Well, I get a little periodical called Context; it’s some comments By Martin Marty, a well-known semi-liberal, semi-conservative. He is really conservative, but he’s a semi-orthodox, well-known professor of church history and in it there are a lot of comments made by various religious leaders and it’s a handy little compendium of what’s being said by some interesting people of various types of background. In the present issue that came either today or yesterday, John McKenzie, who is a well-known Roman Catholic scholar, he’s just retired, he is probably the best-known Catholic biblical scholar in the United States. He has taught at Loyola, he has taught at Notre Dame, he has taught at DePaul, and he has taught at some other places too, and you will recognize all of the Catholic universities there, and Mr. McKenzie has a rather starchy tongue and he does not mind saying things that are opposed to his own Catholic faith at times and he does not mind making fun of the starchiness of religious people as well though he is one of them. But in this particular issue of Context, he is quoted as answering the question regarding the seminaries he said, “Well, I do know that we spend a lot of time learning what is neither true, useful nor beautiful,” which is really a very good reflection of what goes on in theological seminaries because it is true that when you go to a theological seminary, you may learn a few useful things, but you spend a lot of time by studying what is not true necessarily, not useful often, and certainly not beautiful. So if you say that Moses needed a seminary education, I think really if you read this account, you will see that is not what Moses needed at all.
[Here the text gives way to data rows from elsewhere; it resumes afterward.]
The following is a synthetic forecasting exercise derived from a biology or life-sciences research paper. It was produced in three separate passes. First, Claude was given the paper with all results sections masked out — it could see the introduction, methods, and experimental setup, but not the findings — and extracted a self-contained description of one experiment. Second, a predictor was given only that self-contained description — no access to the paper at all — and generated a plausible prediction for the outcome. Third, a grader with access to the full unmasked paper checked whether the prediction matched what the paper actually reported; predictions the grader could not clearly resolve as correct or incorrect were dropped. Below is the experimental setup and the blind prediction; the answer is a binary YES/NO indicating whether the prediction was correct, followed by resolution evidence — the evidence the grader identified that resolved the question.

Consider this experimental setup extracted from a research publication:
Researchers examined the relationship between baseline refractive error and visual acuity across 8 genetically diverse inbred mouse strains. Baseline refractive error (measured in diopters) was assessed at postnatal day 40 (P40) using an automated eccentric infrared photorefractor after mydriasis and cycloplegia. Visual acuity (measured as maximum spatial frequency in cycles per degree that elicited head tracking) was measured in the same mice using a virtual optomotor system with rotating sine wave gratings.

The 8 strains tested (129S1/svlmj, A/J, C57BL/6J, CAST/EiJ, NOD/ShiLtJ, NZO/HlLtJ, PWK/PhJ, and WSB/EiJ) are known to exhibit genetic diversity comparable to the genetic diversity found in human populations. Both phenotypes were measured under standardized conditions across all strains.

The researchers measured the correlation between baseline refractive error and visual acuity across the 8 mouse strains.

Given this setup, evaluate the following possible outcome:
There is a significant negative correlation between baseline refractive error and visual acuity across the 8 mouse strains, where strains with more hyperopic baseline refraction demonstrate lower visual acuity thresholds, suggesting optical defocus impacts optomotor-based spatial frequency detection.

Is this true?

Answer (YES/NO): NO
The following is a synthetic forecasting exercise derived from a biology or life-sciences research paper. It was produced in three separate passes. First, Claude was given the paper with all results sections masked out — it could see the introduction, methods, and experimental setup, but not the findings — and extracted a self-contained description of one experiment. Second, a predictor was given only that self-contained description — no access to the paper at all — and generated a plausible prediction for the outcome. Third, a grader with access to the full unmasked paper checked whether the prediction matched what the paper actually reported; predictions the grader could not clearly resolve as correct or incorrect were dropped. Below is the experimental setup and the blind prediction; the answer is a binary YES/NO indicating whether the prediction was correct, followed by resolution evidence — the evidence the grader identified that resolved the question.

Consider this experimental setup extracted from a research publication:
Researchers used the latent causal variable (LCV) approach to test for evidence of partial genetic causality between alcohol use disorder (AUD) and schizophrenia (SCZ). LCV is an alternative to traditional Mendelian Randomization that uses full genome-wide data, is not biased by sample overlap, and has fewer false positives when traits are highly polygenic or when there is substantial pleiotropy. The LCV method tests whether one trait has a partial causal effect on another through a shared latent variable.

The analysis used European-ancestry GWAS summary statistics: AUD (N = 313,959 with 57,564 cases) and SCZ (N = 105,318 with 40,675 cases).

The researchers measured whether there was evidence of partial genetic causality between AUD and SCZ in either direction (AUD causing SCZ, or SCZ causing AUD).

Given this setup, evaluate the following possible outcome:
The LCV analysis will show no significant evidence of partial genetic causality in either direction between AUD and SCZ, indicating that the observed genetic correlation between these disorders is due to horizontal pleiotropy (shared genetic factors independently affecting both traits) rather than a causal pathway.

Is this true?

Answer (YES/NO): YES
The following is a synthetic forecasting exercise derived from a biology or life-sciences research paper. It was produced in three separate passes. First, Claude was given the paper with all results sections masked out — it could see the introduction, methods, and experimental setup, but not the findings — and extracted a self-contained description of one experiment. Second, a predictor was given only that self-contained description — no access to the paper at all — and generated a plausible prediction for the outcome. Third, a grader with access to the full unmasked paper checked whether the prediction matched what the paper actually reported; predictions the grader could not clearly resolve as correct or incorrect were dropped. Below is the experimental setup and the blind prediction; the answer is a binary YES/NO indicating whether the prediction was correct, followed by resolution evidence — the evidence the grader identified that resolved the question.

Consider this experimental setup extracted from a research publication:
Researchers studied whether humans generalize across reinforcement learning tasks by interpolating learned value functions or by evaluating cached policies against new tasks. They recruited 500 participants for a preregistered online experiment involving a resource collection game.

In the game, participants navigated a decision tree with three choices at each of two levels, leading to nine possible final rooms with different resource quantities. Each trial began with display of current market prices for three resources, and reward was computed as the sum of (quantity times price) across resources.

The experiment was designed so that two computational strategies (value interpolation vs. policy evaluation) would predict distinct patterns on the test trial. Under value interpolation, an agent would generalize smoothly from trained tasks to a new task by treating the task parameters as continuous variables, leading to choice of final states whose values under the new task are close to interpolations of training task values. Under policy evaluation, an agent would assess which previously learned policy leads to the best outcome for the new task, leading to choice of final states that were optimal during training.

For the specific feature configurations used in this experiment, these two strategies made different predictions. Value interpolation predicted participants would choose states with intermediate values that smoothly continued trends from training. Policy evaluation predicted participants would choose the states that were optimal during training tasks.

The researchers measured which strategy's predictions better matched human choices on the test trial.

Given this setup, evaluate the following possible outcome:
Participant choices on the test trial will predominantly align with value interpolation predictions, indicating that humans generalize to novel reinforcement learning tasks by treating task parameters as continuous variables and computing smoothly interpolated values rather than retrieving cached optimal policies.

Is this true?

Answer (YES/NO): NO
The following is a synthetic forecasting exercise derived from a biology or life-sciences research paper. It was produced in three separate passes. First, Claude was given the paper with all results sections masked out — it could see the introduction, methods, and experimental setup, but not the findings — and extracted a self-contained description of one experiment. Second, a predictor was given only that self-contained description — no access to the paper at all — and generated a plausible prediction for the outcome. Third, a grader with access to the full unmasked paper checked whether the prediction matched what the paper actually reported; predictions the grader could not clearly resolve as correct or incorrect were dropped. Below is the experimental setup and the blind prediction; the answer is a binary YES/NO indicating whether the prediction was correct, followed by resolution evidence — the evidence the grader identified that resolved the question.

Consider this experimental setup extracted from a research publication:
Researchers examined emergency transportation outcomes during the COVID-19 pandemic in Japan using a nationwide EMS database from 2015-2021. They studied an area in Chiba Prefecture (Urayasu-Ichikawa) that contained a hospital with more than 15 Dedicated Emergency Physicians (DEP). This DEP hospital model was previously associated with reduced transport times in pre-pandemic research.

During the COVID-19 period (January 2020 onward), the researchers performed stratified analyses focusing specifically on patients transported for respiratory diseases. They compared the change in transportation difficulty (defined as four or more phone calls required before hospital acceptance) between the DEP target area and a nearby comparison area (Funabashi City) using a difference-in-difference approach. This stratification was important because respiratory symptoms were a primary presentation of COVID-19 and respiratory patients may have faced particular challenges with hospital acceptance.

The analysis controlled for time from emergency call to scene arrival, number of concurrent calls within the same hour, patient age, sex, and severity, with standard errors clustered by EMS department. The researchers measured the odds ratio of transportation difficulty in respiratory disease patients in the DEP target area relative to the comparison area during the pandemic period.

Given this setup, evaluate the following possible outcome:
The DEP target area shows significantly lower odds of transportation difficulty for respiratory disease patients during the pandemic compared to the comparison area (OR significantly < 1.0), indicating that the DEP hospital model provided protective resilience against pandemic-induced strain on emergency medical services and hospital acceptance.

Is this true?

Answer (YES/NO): NO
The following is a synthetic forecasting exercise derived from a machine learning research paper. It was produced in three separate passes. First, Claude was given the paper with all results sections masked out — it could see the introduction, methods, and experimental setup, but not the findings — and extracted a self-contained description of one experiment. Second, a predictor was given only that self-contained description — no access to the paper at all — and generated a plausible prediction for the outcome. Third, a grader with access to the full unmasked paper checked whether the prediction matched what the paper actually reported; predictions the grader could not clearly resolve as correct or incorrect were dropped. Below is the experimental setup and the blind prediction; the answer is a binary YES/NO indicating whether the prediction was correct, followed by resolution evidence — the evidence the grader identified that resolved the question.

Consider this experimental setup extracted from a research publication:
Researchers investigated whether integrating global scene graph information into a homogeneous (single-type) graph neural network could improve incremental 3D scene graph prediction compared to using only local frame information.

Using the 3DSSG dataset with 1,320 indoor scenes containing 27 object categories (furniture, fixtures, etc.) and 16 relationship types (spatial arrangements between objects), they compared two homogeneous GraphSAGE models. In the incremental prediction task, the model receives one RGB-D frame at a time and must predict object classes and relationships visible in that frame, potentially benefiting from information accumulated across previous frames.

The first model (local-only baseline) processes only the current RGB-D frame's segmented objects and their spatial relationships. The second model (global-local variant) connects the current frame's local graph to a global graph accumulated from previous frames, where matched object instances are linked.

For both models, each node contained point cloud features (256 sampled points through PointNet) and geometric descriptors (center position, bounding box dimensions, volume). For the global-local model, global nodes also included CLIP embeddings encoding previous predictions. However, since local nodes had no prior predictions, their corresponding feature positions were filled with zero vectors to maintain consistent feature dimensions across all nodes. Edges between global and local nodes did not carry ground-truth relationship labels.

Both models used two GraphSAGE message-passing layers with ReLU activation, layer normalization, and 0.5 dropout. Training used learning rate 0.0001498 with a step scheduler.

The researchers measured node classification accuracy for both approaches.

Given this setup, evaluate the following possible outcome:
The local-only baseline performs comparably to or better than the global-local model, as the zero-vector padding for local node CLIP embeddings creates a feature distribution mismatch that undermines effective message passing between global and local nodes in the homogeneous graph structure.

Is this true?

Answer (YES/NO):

What he needed is something more fundamental and something more difficult. He needed to learn to believe the word of God, and that is one thing you don’t learn in theological seminaries. In fact, often men go to theological seminaries believing in the word of God and when they leave, they don’t believe in the word of God. So, Moses didn’t need a theological education in that sense. His problem is the same simple problem that Adam and Eve had in the garden and that you and I have in whatever garden we may be living in. It’s the problem of believing the word of God. It’s expressed in some places in the Bible that I think are rather significant. In Psalm 116 and verse 10, the psalmist says, “I believed therefore have I spoken. I was greatly afflicted.”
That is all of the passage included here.